WHAT YOU NEED TO DO >> Within the records below, reproduce without change the lines from the line that has "common name: giraffe" through the line that has "site MAD_S3_A05, 3-frame burst.", and only those.

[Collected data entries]
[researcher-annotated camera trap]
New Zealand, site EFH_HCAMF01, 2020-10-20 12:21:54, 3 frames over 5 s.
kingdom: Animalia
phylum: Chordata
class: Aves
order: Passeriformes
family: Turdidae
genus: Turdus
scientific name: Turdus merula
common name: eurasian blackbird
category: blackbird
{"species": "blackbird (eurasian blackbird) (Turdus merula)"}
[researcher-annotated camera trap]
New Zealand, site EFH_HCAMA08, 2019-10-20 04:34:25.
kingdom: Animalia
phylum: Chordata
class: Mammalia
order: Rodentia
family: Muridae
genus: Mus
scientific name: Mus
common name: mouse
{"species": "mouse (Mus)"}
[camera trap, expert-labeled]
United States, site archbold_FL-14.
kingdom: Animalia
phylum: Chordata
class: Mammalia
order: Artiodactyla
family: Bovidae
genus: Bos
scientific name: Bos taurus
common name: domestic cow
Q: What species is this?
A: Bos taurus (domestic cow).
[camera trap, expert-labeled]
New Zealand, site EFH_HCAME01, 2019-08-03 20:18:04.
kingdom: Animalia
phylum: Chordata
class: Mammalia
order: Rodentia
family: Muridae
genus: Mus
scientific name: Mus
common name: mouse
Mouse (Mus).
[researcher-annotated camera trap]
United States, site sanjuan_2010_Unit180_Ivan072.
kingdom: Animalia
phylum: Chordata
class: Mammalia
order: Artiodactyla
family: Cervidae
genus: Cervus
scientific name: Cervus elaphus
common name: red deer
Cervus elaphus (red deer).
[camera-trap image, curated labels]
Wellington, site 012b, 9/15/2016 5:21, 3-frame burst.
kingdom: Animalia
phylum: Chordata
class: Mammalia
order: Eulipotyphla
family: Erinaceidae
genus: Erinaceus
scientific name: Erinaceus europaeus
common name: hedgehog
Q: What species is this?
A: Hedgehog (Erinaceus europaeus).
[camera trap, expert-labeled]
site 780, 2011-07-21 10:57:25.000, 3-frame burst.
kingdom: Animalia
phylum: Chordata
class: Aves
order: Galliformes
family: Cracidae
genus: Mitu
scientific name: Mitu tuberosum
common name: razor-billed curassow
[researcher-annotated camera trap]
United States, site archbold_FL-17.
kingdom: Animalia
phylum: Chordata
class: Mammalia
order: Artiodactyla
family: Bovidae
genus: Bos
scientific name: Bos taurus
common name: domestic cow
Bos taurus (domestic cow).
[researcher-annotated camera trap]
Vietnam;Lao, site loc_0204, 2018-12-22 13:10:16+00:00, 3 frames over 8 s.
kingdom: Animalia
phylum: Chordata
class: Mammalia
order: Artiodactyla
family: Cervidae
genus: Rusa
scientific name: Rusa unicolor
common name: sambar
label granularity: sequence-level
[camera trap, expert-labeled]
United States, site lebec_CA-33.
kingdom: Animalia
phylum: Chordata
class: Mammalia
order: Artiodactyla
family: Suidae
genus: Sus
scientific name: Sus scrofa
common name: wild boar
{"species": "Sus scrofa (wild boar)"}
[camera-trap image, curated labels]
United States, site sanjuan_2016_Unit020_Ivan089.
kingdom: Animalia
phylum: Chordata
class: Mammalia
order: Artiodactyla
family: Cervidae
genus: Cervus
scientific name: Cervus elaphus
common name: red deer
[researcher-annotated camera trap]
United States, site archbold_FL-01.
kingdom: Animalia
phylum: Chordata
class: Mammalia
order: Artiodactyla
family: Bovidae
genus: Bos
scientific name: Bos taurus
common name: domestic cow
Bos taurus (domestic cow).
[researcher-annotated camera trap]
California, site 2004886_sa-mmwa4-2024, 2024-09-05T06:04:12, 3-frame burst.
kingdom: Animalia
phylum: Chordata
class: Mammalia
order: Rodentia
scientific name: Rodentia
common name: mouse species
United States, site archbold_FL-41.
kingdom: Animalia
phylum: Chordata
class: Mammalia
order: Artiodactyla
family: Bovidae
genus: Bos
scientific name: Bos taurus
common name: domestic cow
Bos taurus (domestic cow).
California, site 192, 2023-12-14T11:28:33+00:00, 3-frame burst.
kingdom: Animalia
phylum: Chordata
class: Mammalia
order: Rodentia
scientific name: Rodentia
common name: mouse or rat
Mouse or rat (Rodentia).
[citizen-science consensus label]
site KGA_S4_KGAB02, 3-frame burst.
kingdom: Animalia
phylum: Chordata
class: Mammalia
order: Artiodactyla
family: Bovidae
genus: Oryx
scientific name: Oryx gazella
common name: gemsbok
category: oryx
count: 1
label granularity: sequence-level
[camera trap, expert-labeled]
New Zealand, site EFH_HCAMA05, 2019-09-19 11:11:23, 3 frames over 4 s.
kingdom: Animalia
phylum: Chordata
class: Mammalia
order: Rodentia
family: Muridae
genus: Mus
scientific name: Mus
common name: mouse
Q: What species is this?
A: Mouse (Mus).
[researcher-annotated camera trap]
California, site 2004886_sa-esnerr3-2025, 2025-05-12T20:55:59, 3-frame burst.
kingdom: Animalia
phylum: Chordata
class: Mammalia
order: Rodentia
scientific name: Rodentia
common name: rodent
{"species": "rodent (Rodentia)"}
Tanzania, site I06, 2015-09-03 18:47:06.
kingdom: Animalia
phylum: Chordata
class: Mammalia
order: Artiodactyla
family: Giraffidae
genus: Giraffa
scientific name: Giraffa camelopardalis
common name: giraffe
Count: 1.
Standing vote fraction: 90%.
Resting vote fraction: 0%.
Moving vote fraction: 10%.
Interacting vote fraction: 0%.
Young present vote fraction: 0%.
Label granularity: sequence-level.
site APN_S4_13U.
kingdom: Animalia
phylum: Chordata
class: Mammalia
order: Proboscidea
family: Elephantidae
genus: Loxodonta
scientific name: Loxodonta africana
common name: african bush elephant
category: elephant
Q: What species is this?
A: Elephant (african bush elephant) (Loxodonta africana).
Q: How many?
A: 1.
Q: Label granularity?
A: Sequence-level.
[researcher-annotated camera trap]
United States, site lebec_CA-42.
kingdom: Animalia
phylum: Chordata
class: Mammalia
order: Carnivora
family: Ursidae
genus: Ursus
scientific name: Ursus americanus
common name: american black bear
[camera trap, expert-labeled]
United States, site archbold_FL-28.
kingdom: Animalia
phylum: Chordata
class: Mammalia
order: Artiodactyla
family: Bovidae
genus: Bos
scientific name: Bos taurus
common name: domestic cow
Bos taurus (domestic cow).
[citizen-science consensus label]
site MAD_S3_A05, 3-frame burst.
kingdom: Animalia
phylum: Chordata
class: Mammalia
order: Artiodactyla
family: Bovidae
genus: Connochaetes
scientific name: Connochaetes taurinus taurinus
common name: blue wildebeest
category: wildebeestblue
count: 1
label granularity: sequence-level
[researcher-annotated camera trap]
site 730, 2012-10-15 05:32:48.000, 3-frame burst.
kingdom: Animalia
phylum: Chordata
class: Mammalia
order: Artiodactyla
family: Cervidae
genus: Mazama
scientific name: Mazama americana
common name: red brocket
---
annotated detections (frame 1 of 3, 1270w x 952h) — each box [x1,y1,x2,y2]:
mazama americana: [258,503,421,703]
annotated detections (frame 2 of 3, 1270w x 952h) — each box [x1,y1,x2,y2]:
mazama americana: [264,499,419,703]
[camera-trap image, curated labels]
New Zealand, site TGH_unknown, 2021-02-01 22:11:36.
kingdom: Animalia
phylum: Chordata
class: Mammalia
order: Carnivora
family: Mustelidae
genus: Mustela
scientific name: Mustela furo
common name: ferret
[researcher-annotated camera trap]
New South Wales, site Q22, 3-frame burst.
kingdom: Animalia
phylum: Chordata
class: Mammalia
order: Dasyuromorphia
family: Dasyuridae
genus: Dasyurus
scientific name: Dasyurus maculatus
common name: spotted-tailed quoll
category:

YOUR RESPONSE >>
common name: giraffe
Count: 1.
Standing vote fraction: 90%.
Resting vote fraction: 0%.
Moving vote fraction: 10%.
Interacting vote fraction: 0%.
Young present vote fraction: 0%.
Label granularity: sequence-level.
site APN_S4_13U.
kingdom: Animalia
phylum: Chordata
class: Mammalia
order: Proboscidea
family: Elephantidae
genus: Loxodonta
scientific name: Loxodonta africana
common name: african bush elephant
category: elephant
Q: What species is this?
A: Elephant (african bush elephant) (Loxodonta africana).
Q: How many?
A: 1.
Q: Label granularity?
A: Sequence-level.
[researcher-annotated camera trap]
United States, site lebec_CA-42.
kingdom: Animalia
phylum: Chordata
class: Mammalia
order: Carnivora
family: Ursidae
genus: Ursus
scientific name: Ursus americanus
common name: american black bear
[camera trap, expert-labeled]
United States, site archbold_FL-28.
kingdom: Animalia
phylum: Chordata
class: Mammalia
order: Artiodactyla
family: Bovidae
genus: Bos
scientific name: Bos taurus
common name: domestic cow
Bos taurus (domestic cow).
[citizen-science consensus label]
site MAD_S3_A05, 3-frame burst.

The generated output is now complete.